** begin Data **

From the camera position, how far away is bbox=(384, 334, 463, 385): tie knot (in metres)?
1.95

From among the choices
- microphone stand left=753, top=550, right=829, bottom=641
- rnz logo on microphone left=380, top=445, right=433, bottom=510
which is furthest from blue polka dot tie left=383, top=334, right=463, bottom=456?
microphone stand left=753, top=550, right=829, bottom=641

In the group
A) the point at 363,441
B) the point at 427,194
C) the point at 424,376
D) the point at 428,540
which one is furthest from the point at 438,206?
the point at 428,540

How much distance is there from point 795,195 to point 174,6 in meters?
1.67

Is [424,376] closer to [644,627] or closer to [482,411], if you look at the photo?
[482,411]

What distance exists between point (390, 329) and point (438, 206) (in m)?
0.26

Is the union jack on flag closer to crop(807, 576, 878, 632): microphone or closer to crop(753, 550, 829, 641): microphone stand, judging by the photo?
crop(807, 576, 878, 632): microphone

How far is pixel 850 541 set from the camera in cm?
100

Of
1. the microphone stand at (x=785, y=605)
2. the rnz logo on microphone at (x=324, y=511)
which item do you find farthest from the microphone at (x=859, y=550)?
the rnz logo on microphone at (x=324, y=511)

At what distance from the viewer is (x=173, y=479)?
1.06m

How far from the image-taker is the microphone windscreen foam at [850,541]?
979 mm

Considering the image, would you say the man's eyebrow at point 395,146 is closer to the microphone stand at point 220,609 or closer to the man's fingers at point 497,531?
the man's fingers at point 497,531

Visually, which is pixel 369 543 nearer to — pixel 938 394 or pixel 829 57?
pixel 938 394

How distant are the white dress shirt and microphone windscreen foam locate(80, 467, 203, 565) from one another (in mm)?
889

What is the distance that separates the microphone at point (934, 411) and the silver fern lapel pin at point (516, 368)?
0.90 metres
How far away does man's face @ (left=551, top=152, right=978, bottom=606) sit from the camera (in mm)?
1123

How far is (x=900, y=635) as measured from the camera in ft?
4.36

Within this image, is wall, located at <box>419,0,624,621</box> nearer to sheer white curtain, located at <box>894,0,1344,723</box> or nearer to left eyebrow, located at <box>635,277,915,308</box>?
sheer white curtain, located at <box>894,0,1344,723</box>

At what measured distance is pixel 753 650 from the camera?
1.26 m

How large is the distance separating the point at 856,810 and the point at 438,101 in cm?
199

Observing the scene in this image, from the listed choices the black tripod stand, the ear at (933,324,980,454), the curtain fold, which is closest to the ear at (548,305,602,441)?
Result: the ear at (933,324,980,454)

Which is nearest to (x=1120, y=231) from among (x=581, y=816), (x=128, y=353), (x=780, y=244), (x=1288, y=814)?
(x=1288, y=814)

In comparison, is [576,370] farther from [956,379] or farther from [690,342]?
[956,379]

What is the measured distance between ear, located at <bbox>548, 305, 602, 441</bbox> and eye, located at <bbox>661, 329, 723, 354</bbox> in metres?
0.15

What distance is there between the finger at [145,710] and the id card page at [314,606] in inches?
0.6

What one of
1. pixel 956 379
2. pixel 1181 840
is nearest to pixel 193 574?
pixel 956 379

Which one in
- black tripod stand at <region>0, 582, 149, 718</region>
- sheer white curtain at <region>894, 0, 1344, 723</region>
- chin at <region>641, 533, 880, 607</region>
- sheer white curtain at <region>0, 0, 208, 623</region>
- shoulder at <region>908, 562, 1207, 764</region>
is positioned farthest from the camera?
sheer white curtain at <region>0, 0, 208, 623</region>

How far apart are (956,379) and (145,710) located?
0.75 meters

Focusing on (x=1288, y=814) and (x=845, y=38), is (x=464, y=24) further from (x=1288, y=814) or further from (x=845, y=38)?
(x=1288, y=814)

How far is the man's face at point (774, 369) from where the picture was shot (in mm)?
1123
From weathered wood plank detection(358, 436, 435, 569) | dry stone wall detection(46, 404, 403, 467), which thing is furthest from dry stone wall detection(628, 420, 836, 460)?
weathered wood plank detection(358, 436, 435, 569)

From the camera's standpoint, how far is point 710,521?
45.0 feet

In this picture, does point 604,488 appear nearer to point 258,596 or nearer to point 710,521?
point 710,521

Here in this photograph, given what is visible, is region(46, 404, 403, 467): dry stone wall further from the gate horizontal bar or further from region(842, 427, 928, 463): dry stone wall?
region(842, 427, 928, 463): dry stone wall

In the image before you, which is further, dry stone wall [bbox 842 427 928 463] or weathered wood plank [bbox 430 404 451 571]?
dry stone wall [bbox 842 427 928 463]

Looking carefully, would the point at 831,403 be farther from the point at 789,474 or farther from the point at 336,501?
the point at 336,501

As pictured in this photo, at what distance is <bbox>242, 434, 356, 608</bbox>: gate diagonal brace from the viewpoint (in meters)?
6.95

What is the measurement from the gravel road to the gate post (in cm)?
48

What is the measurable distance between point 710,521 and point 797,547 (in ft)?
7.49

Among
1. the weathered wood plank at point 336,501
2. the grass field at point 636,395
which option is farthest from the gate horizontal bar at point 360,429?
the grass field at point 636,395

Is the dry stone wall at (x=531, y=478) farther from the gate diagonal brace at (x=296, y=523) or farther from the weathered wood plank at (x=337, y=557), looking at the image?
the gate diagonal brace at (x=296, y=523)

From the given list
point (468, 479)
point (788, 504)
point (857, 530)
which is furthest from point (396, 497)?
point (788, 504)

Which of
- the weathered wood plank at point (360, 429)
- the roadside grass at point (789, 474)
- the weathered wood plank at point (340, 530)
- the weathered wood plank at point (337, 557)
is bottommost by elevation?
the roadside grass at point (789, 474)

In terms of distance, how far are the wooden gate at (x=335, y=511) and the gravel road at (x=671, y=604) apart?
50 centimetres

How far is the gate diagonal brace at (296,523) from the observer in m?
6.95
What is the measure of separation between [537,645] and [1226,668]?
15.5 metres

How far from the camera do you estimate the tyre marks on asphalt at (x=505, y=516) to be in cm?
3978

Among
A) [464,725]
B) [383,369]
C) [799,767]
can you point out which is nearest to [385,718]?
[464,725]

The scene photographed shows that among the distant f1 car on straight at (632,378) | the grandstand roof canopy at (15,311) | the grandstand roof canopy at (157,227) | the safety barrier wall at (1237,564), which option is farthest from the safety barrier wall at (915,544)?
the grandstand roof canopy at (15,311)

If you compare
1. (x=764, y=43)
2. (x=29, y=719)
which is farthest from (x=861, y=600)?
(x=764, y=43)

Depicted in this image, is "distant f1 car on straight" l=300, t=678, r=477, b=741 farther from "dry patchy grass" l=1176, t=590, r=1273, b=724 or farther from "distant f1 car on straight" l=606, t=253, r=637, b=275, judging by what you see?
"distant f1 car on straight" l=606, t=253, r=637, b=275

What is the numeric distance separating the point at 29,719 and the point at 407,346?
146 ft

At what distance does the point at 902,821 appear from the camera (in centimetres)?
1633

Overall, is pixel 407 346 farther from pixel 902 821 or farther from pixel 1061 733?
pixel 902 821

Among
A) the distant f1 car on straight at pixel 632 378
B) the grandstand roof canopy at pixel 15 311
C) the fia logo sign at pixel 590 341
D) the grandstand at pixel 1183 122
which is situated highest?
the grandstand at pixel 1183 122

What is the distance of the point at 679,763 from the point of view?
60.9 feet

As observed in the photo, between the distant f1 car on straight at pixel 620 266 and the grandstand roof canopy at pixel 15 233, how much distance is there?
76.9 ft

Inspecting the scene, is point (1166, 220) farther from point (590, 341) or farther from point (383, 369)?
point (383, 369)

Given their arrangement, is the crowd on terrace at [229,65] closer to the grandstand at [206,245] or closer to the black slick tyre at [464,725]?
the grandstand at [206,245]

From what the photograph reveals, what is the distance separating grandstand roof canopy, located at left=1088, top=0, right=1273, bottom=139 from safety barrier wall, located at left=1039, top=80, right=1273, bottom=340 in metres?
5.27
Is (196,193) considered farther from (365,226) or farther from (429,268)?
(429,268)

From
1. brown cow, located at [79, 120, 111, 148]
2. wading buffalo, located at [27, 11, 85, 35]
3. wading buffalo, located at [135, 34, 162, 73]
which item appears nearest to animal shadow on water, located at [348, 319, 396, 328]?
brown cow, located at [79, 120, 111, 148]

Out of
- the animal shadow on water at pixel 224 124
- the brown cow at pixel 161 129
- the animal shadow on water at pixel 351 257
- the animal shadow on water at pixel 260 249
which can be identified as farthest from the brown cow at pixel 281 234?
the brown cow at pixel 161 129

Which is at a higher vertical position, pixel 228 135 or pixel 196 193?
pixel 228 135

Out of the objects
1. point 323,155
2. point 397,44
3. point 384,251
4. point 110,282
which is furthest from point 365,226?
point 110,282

** end Data **

● What to do
Each line from the one containing "What is the numeric" to the final line of the entries above must be returned exactly, and no other line may appear.

● Output of the task
What is the numeric distance separating the point at 29,719 and the point at 407,346?
146 ft

At what distance does the point at 902,821 appear from the camera (in centimetres)?
1633

Overall, is pixel 407 346 farther from pixel 902 821 or farther from pixel 1061 733?
pixel 902 821

Among
A) the distant f1 car on straight at pixel 632 378
B) the grandstand roof canopy at pixel 15 311
C) the fia logo sign at pixel 590 341
D) the grandstand at pixel 1183 122
which is situated highest?
the grandstand at pixel 1183 122

What is the distance of the point at 679,763 from the point of view?
60.9 feet

As observed in the photo, between the distant f1 car on straight at pixel 620 266 and the grandstand roof canopy at pixel 15 233, how much distance is there?
76.9 ft

Inspecting the scene, is point (1166, 220) farther from point (590, 341) or farther from point (383, 369)?
point (383, 369)

Given their arrangement, is the crowd on terrace at [229,65] closer to the grandstand at [206,245] or closer to the black slick tyre at [464,725]?
the grandstand at [206,245]

From what the photograph reveals, what is the distance separating grandstand roof canopy, located at left=1088, top=0, right=1273, bottom=139 from safety barrier wall, located at left=1039, top=80, right=1273, bottom=340 in metres?
5.27
Is (196,193) considered farther from (365,226) or farther from (429,268)?
(429,268)

From
1. brown cow, located at [79, 120, 111, 148]
2. wading buffalo, located at [27, 11, 85, 35]
3. wading buffalo, located at [135, 34, 162, 73]
which item appears nearest to animal shadow on water, located at [348, 319, 396, 328]?
brown cow, located at [79, 120, 111, 148]

Out of
- the animal shadow on water at pixel 224 124
- the brown cow at pixel 161 129
- the animal shadow on water at pixel 351 257
- the animal shadow on water at pixel 260 249
which can be identified as farthest from the brown cow at pixel 281 234?
the brown cow at pixel 161 129

Which is at a higher vertical position, pixel 228 135 or pixel 196 193?
pixel 228 135

Out of the objects
1. point 323,155
2. point 397,44
3. point 384,251
4. point 110,282
which is furthest from point 365,226?
point 110,282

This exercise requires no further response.